Lifelong experiences and learned knowledge lead to shared expectations about how common situations tend to unfold. Such knowledge enables people to interpret story narratives and identify salient events effortlessly. We study differences in the narrative flow of events in autobiographical versus imagined stories using GPT-3, one of the largest neural language models created to date. The diary-like stories were written by crowdworkers about either a recently experienced event or an imagined event on the same topic. To analyze the narrative flow of events of these stories, we measured sentence sequentiality, which compares the probability of a sentence with and without its preceding story context. We found that imagined stories have higher sequentiality than autobiographical stories, and that the sequentiality of autobiographical stories is higher when they are retold than when freshly recalled. Through an annotation of events in story sentences, we found that the story types contain similar proportions of major salient events, but that the autobiographical stories are denser in factual minor events. Furthermore, in comparison to imagined stories, autobiographical stories contain more concrete words and words related to the first person, cognitive processes, time, space, numbers, social words, and core drives and needs. Our findings highlight the opportunity to investigate memory and cognition with large-scale statistical language models.

Publication Downloads

Hippocorpus

February 1, 2022

To examine the cognitive processes of remembering and imagining and their traces in language, we introduce Hippocorpus, a dataset of 6,854 English diary-like short stories about recalled and imagined events.

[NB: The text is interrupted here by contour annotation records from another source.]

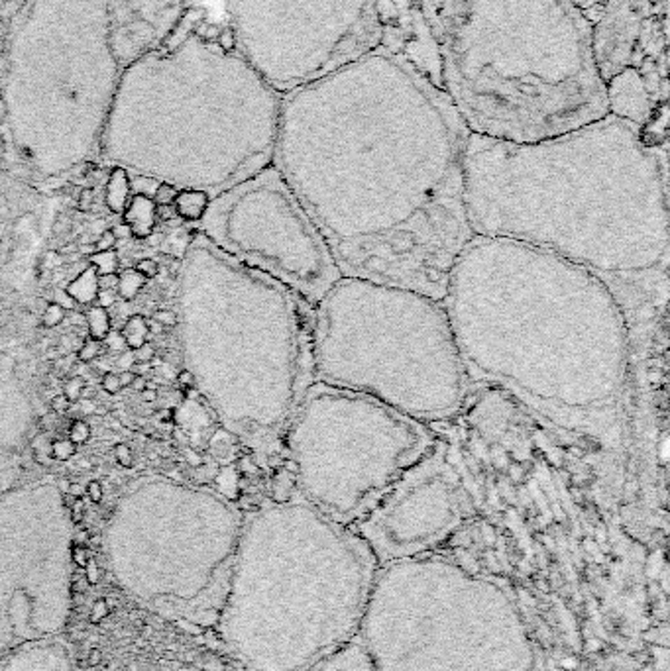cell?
Segmentation results:
<instances>
[{
  "mask_svg": "<svg viewBox=\"0 0 670 671\" xmlns=\"http://www.w3.org/2000/svg\"><path fill=\"white\" fill-rule=\"evenodd\" d=\"M65 293L69 295V299L73 300L75 304H93L99 295V275L91 265L83 269L77 277H75Z\"/></svg>",
  "mask_w": 670,
  "mask_h": 671,
  "instance_id": "obj_25",
  "label": "cell"
},
{
  "mask_svg": "<svg viewBox=\"0 0 670 671\" xmlns=\"http://www.w3.org/2000/svg\"><path fill=\"white\" fill-rule=\"evenodd\" d=\"M468 140L449 94L381 42L282 94L273 167L342 277L442 300L474 238L464 198Z\"/></svg>",
  "mask_w": 670,
  "mask_h": 671,
  "instance_id": "obj_1",
  "label": "cell"
},
{
  "mask_svg": "<svg viewBox=\"0 0 670 671\" xmlns=\"http://www.w3.org/2000/svg\"><path fill=\"white\" fill-rule=\"evenodd\" d=\"M83 391H85V379L75 375L71 379L63 383V395L69 399V403H79L83 399Z\"/></svg>",
  "mask_w": 670,
  "mask_h": 671,
  "instance_id": "obj_35",
  "label": "cell"
},
{
  "mask_svg": "<svg viewBox=\"0 0 670 671\" xmlns=\"http://www.w3.org/2000/svg\"><path fill=\"white\" fill-rule=\"evenodd\" d=\"M314 381L372 397L423 424L460 413L470 379L442 300L340 277L313 309Z\"/></svg>",
  "mask_w": 670,
  "mask_h": 671,
  "instance_id": "obj_7",
  "label": "cell"
},
{
  "mask_svg": "<svg viewBox=\"0 0 670 671\" xmlns=\"http://www.w3.org/2000/svg\"><path fill=\"white\" fill-rule=\"evenodd\" d=\"M116 287H118V273H110V275H99V289L116 290Z\"/></svg>",
  "mask_w": 670,
  "mask_h": 671,
  "instance_id": "obj_49",
  "label": "cell"
},
{
  "mask_svg": "<svg viewBox=\"0 0 670 671\" xmlns=\"http://www.w3.org/2000/svg\"><path fill=\"white\" fill-rule=\"evenodd\" d=\"M134 351V360H136V363H150L154 357H156V348H154V344H150V341H146L144 346H140L138 350H132Z\"/></svg>",
  "mask_w": 670,
  "mask_h": 671,
  "instance_id": "obj_42",
  "label": "cell"
},
{
  "mask_svg": "<svg viewBox=\"0 0 670 671\" xmlns=\"http://www.w3.org/2000/svg\"><path fill=\"white\" fill-rule=\"evenodd\" d=\"M103 353H105L103 341L89 338V340H85L83 344H81V348L77 350V360L81 363H91L94 362V360H99Z\"/></svg>",
  "mask_w": 670,
  "mask_h": 671,
  "instance_id": "obj_31",
  "label": "cell"
},
{
  "mask_svg": "<svg viewBox=\"0 0 670 671\" xmlns=\"http://www.w3.org/2000/svg\"><path fill=\"white\" fill-rule=\"evenodd\" d=\"M115 300H116V290H103V289H99V295H96V304L99 307H105V309H108V307H112L115 304Z\"/></svg>",
  "mask_w": 670,
  "mask_h": 671,
  "instance_id": "obj_47",
  "label": "cell"
},
{
  "mask_svg": "<svg viewBox=\"0 0 670 671\" xmlns=\"http://www.w3.org/2000/svg\"><path fill=\"white\" fill-rule=\"evenodd\" d=\"M50 452H52L53 459H57V462H69V459L75 457V454H77V445H75L71 440L57 438V440L52 442Z\"/></svg>",
  "mask_w": 670,
  "mask_h": 671,
  "instance_id": "obj_32",
  "label": "cell"
},
{
  "mask_svg": "<svg viewBox=\"0 0 670 671\" xmlns=\"http://www.w3.org/2000/svg\"><path fill=\"white\" fill-rule=\"evenodd\" d=\"M592 53L602 83L635 71L669 98V8L649 0H608L592 18Z\"/></svg>",
  "mask_w": 670,
  "mask_h": 671,
  "instance_id": "obj_17",
  "label": "cell"
},
{
  "mask_svg": "<svg viewBox=\"0 0 670 671\" xmlns=\"http://www.w3.org/2000/svg\"><path fill=\"white\" fill-rule=\"evenodd\" d=\"M65 316H67V312H65L61 304L48 302L42 312V324L45 328H55V326H59V324L65 320Z\"/></svg>",
  "mask_w": 670,
  "mask_h": 671,
  "instance_id": "obj_33",
  "label": "cell"
},
{
  "mask_svg": "<svg viewBox=\"0 0 670 671\" xmlns=\"http://www.w3.org/2000/svg\"><path fill=\"white\" fill-rule=\"evenodd\" d=\"M379 563L352 526L283 499L242 524L217 622L246 671H309L356 640Z\"/></svg>",
  "mask_w": 670,
  "mask_h": 671,
  "instance_id": "obj_4",
  "label": "cell"
},
{
  "mask_svg": "<svg viewBox=\"0 0 670 671\" xmlns=\"http://www.w3.org/2000/svg\"><path fill=\"white\" fill-rule=\"evenodd\" d=\"M118 379H120V385H122V389H124V387H130V385L134 383V379H136V373H134V371H120V373H118Z\"/></svg>",
  "mask_w": 670,
  "mask_h": 671,
  "instance_id": "obj_53",
  "label": "cell"
},
{
  "mask_svg": "<svg viewBox=\"0 0 670 671\" xmlns=\"http://www.w3.org/2000/svg\"><path fill=\"white\" fill-rule=\"evenodd\" d=\"M435 442L427 424L314 381L283 436V471L301 501L354 526Z\"/></svg>",
  "mask_w": 670,
  "mask_h": 671,
  "instance_id": "obj_11",
  "label": "cell"
},
{
  "mask_svg": "<svg viewBox=\"0 0 670 671\" xmlns=\"http://www.w3.org/2000/svg\"><path fill=\"white\" fill-rule=\"evenodd\" d=\"M142 399H144L146 403H154L157 399V391L156 389H144V391H142Z\"/></svg>",
  "mask_w": 670,
  "mask_h": 671,
  "instance_id": "obj_58",
  "label": "cell"
},
{
  "mask_svg": "<svg viewBox=\"0 0 670 671\" xmlns=\"http://www.w3.org/2000/svg\"><path fill=\"white\" fill-rule=\"evenodd\" d=\"M124 65L108 0H28L12 34L2 112L26 154L75 152L106 124Z\"/></svg>",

Using a crowdsourcing framework, we first collect recalled stories and summaries from workers, then provide these summaries to other workers who write imagined stories. Finally, months later, we collect a retold version of the recalled stories from a subset of recalled authors. Our dataset comes paired with author demographics (age, gender, race), their openness to experience, as well as some variables regarding the author's relationship to the event (e.g., how personal the event is, how often they tell its story, etc.). **New to V3**: We expand the Hippocorpus by releasing sentence-level event annotations on a set of 240 stories. 8 crowdworkers went through an imagined, a recalled, and a retold story about the same event, sentence by sentence, and annotated whether the sentence marked the beginning of a new minor or major event, and if so, whether the event was surprising or expected.